Classic Banana Split

In a banana split dish (shallow and long) put one banana either side. In the middle put three scoops of ice cream. At Ghirardelli, they use vanilla, chocolate and strawberry with different toppings on each, but I would stick with vanilla alone. Put some whipped cream at either end, smother liberally with chocolate sauce and top with flaked almonds or the like. (The example pictured features a Maraschino cherry. Tom's Food! is a liberal column, but it does have standards.)

I was going to top this off, pun intended, with a chocolate sauce recipe - my Dad was something of an addict - but it has just dawned on me that chocolate begins with a C. No prizes for guessing the next foodstuff in the series.

5 Comments

  1. Robert Corrigan on 16th July 2020 at 12:40 am

    A most enjoyable read. My first sight of a banana plant (not tree) was in Glasgow Botanical Gardens. My first banana plantation was a visit in the mid 60s to the island of Madeira.

    1982 was my first introduction to plantain.
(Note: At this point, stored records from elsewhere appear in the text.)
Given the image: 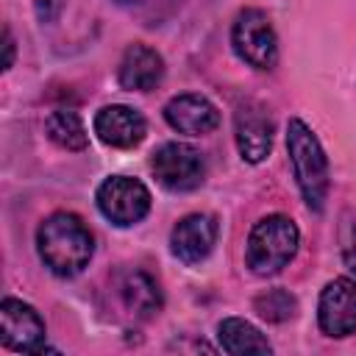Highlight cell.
<instances>
[{
  "label": "cell",
  "instance_id": "cell-10",
  "mask_svg": "<svg viewBox=\"0 0 356 356\" xmlns=\"http://www.w3.org/2000/svg\"><path fill=\"white\" fill-rule=\"evenodd\" d=\"M234 136L239 156L250 164H259L270 156L273 147V120L264 114V108L245 103L234 114Z\"/></svg>",
  "mask_w": 356,
  "mask_h": 356
},
{
  "label": "cell",
  "instance_id": "cell-14",
  "mask_svg": "<svg viewBox=\"0 0 356 356\" xmlns=\"http://www.w3.org/2000/svg\"><path fill=\"white\" fill-rule=\"evenodd\" d=\"M120 298H122L125 309L131 314H136V317H153L161 309V289L142 270H134V273H125L122 275V281H120Z\"/></svg>",
  "mask_w": 356,
  "mask_h": 356
},
{
  "label": "cell",
  "instance_id": "cell-3",
  "mask_svg": "<svg viewBox=\"0 0 356 356\" xmlns=\"http://www.w3.org/2000/svg\"><path fill=\"white\" fill-rule=\"evenodd\" d=\"M298 242V225L284 214H270L253 225L245 248V261L256 275H275L295 259Z\"/></svg>",
  "mask_w": 356,
  "mask_h": 356
},
{
  "label": "cell",
  "instance_id": "cell-1",
  "mask_svg": "<svg viewBox=\"0 0 356 356\" xmlns=\"http://www.w3.org/2000/svg\"><path fill=\"white\" fill-rule=\"evenodd\" d=\"M36 248L50 273L72 278L89 264L95 253V239L78 214L56 211L47 220H42L36 231Z\"/></svg>",
  "mask_w": 356,
  "mask_h": 356
},
{
  "label": "cell",
  "instance_id": "cell-6",
  "mask_svg": "<svg viewBox=\"0 0 356 356\" xmlns=\"http://www.w3.org/2000/svg\"><path fill=\"white\" fill-rule=\"evenodd\" d=\"M97 209L106 220L125 228L150 211V192L142 181L128 175H111L97 186Z\"/></svg>",
  "mask_w": 356,
  "mask_h": 356
},
{
  "label": "cell",
  "instance_id": "cell-7",
  "mask_svg": "<svg viewBox=\"0 0 356 356\" xmlns=\"http://www.w3.org/2000/svg\"><path fill=\"white\" fill-rule=\"evenodd\" d=\"M0 339L6 348L17 353H42L44 345V323L39 312L17 298H6L0 303Z\"/></svg>",
  "mask_w": 356,
  "mask_h": 356
},
{
  "label": "cell",
  "instance_id": "cell-17",
  "mask_svg": "<svg viewBox=\"0 0 356 356\" xmlns=\"http://www.w3.org/2000/svg\"><path fill=\"white\" fill-rule=\"evenodd\" d=\"M253 309L259 312V317H264L267 323H284L295 314L298 300L286 292V289H267L264 295H259L253 300Z\"/></svg>",
  "mask_w": 356,
  "mask_h": 356
},
{
  "label": "cell",
  "instance_id": "cell-16",
  "mask_svg": "<svg viewBox=\"0 0 356 356\" xmlns=\"http://www.w3.org/2000/svg\"><path fill=\"white\" fill-rule=\"evenodd\" d=\"M44 131L64 150H83L89 145V134L83 128V120L72 108H56V111H50V117L44 120Z\"/></svg>",
  "mask_w": 356,
  "mask_h": 356
},
{
  "label": "cell",
  "instance_id": "cell-9",
  "mask_svg": "<svg viewBox=\"0 0 356 356\" xmlns=\"http://www.w3.org/2000/svg\"><path fill=\"white\" fill-rule=\"evenodd\" d=\"M217 220L211 214H186L170 234V248L184 264H200L217 242Z\"/></svg>",
  "mask_w": 356,
  "mask_h": 356
},
{
  "label": "cell",
  "instance_id": "cell-4",
  "mask_svg": "<svg viewBox=\"0 0 356 356\" xmlns=\"http://www.w3.org/2000/svg\"><path fill=\"white\" fill-rule=\"evenodd\" d=\"M231 44L236 56L256 70H273L278 61L275 31L270 25V17L259 8H245L236 14L231 28Z\"/></svg>",
  "mask_w": 356,
  "mask_h": 356
},
{
  "label": "cell",
  "instance_id": "cell-5",
  "mask_svg": "<svg viewBox=\"0 0 356 356\" xmlns=\"http://www.w3.org/2000/svg\"><path fill=\"white\" fill-rule=\"evenodd\" d=\"M150 170L156 181L170 192H192L206 178V161L200 150L184 142H164L153 153Z\"/></svg>",
  "mask_w": 356,
  "mask_h": 356
},
{
  "label": "cell",
  "instance_id": "cell-18",
  "mask_svg": "<svg viewBox=\"0 0 356 356\" xmlns=\"http://www.w3.org/2000/svg\"><path fill=\"white\" fill-rule=\"evenodd\" d=\"M3 47H6V58H3V70H8L14 64V39H11V31L6 28L3 31Z\"/></svg>",
  "mask_w": 356,
  "mask_h": 356
},
{
  "label": "cell",
  "instance_id": "cell-11",
  "mask_svg": "<svg viewBox=\"0 0 356 356\" xmlns=\"http://www.w3.org/2000/svg\"><path fill=\"white\" fill-rule=\"evenodd\" d=\"M164 120L178 134L203 136V134H211L220 125V111L209 97L186 92V95H175L164 106Z\"/></svg>",
  "mask_w": 356,
  "mask_h": 356
},
{
  "label": "cell",
  "instance_id": "cell-8",
  "mask_svg": "<svg viewBox=\"0 0 356 356\" xmlns=\"http://www.w3.org/2000/svg\"><path fill=\"white\" fill-rule=\"evenodd\" d=\"M317 320L323 334L348 337L356 331V281L334 278L325 284L317 306Z\"/></svg>",
  "mask_w": 356,
  "mask_h": 356
},
{
  "label": "cell",
  "instance_id": "cell-20",
  "mask_svg": "<svg viewBox=\"0 0 356 356\" xmlns=\"http://www.w3.org/2000/svg\"><path fill=\"white\" fill-rule=\"evenodd\" d=\"M117 3H131V0H117Z\"/></svg>",
  "mask_w": 356,
  "mask_h": 356
},
{
  "label": "cell",
  "instance_id": "cell-13",
  "mask_svg": "<svg viewBox=\"0 0 356 356\" xmlns=\"http://www.w3.org/2000/svg\"><path fill=\"white\" fill-rule=\"evenodd\" d=\"M120 86L131 89V92H150L161 83L164 78V58L161 53H156L153 47L136 42L125 50L122 61H120Z\"/></svg>",
  "mask_w": 356,
  "mask_h": 356
},
{
  "label": "cell",
  "instance_id": "cell-12",
  "mask_svg": "<svg viewBox=\"0 0 356 356\" xmlns=\"http://www.w3.org/2000/svg\"><path fill=\"white\" fill-rule=\"evenodd\" d=\"M95 134L103 145L136 147L147 134V122L136 108L114 103V106H103L95 114Z\"/></svg>",
  "mask_w": 356,
  "mask_h": 356
},
{
  "label": "cell",
  "instance_id": "cell-2",
  "mask_svg": "<svg viewBox=\"0 0 356 356\" xmlns=\"http://www.w3.org/2000/svg\"><path fill=\"white\" fill-rule=\"evenodd\" d=\"M286 150L306 206L312 211H323L328 197V159L314 131L298 117H292L286 125Z\"/></svg>",
  "mask_w": 356,
  "mask_h": 356
},
{
  "label": "cell",
  "instance_id": "cell-19",
  "mask_svg": "<svg viewBox=\"0 0 356 356\" xmlns=\"http://www.w3.org/2000/svg\"><path fill=\"white\" fill-rule=\"evenodd\" d=\"M345 261H348V267L356 273V234H353V239H350V245H348V250H345Z\"/></svg>",
  "mask_w": 356,
  "mask_h": 356
},
{
  "label": "cell",
  "instance_id": "cell-15",
  "mask_svg": "<svg viewBox=\"0 0 356 356\" xmlns=\"http://www.w3.org/2000/svg\"><path fill=\"white\" fill-rule=\"evenodd\" d=\"M217 339L225 353H270V342L261 337L256 325H250L242 317H225L217 325Z\"/></svg>",
  "mask_w": 356,
  "mask_h": 356
}]
</instances>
Lovely fried in red/orange palm oil. They make wonderful crisps too. Nigeria was also where I saw finger bananas for the first time.

    • Tom Johnston on 16th July 2020 at 10:01 am

      Good point about the plant. We think of it as a tree, but it’s not. The thing that looks like a trunk is known as a pseudostem.

  2. Donnie Marshall on 16th July 2020 at 8:19 am

    While India is the world’s largest producer it is the Belgians who are nuts about bananas. For over thirty years they have had the largest banana genebank in the world at Leuven in Flanders. I don’t know how or why I know that.

    • Tom Johnston on 16th July 2020 at 9:56 am

      It’s reassuring to know that I’m not the only person in the world with a brain stuffed with completely useless trivia.

  3. Les;ey on 16th July 2020 at 11:22 am

    I’m so glad that you did not lower your standards by talking about the ubiquitous lockdown ‘treat’, banana bread. Euch.